Banks to weather Iran shocks–BSP
The Philippine banking system has limited direct exposure to the conflict in the Middle East, the Bangko Sentral ng Pilipinas (BSP) said, adding that strong capital buffers and ample liquidity should help cushion the industry from the fallout.
In its report on the Philippine financial system for the second half of 2025, the BSP said banks and nonbank financial institutions had remained in sound condition during the period, leaving the industry well-positioned when the Middle East crisis escalated earlier this year.
Assets held by Philippine banks rose 8.9 percent to P29.9 trillion in 2025, slightly slower than the previous year’s 9-percent growth but still outpacing the economy’s 5.4-percent expansion.
Bank lending climbed 11.7 percent to P17.1 trillion last year, driven by stronger borrowing from households and businesses in the electricity, real estate and wholesale trade sectors.
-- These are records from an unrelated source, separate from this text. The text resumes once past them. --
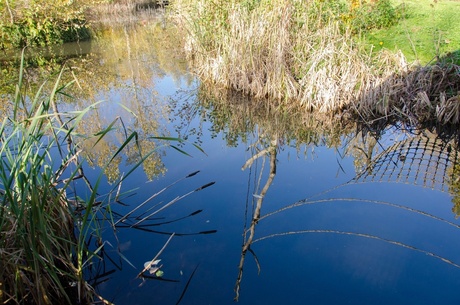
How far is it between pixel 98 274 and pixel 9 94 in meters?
6.11

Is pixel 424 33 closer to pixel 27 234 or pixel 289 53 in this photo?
pixel 289 53

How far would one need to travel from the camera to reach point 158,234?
11.5 feet

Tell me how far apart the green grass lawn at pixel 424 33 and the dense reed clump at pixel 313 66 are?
101cm

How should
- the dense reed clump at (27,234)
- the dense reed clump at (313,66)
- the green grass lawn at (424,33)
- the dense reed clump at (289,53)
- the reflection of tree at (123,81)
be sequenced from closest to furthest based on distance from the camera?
1. the dense reed clump at (27,234)
2. the reflection of tree at (123,81)
3. the dense reed clump at (313,66)
4. the dense reed clump at (289,53)
5. the green grass lawn at (424,33)

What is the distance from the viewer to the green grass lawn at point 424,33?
717 centimetres

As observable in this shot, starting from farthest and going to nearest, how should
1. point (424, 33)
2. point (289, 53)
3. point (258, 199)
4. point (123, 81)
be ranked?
point (123, 81) < point (424, 33) < point (289, 53) < point (258, 199)

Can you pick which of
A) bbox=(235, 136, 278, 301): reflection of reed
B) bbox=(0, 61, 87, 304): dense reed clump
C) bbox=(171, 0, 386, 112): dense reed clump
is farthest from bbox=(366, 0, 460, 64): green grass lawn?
bbox=(0, 61, 87, 304): dense reed clump

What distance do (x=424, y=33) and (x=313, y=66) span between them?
3.70 m

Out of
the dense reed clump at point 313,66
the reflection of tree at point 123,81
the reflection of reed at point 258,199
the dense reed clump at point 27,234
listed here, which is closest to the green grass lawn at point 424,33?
the dense reed clump at point 313,66

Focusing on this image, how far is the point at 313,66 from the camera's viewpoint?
605 cm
The central bank said lenders benefited from easing macroeconomic conditions and lower interest rates, allowing them to rebalance portfolios toward “high-quality, liquid instruments” while maintaining flexibility in managing risks.
“Latest supervisory assessments likewise indicate that the banking system’s direct exposures to geopolitical tensions in the Middle East remain limited, with risks largely transmitted through indirect channels, such as higher oil prices, inflationary pressures, foreign exchange movements and tighter global financial conditions,” the central bank said.
“Banks’ strong capital and liquidity positions, diversified funding bases and proactive risk management practices provide cushions against these external spillovers, supporting overall system resilience amid heightened global uncertainty,” it added.
Global debt watchers have warned that Philippine banks could still come under pressure from a prolonged conflict in the Middle East. The war is seen to fuel fresh inflation and force central banks to hike interest rates, slowing credit growth and straining borrowers already grappling with higher fuel and food costs.
Analysts have also cautioned that a wider regional war could displace Filipino workers in the Gulf, threatening remittance flows that support household spending and domestic consumption.
Amid the crisis, BSP Gov. Eli Remolona Jr. said the central bank remained committed to fostering a regulatory environment that supports the continued growth and resilience of banks and nonbanks while protecting the interests of Filipino financial consumers.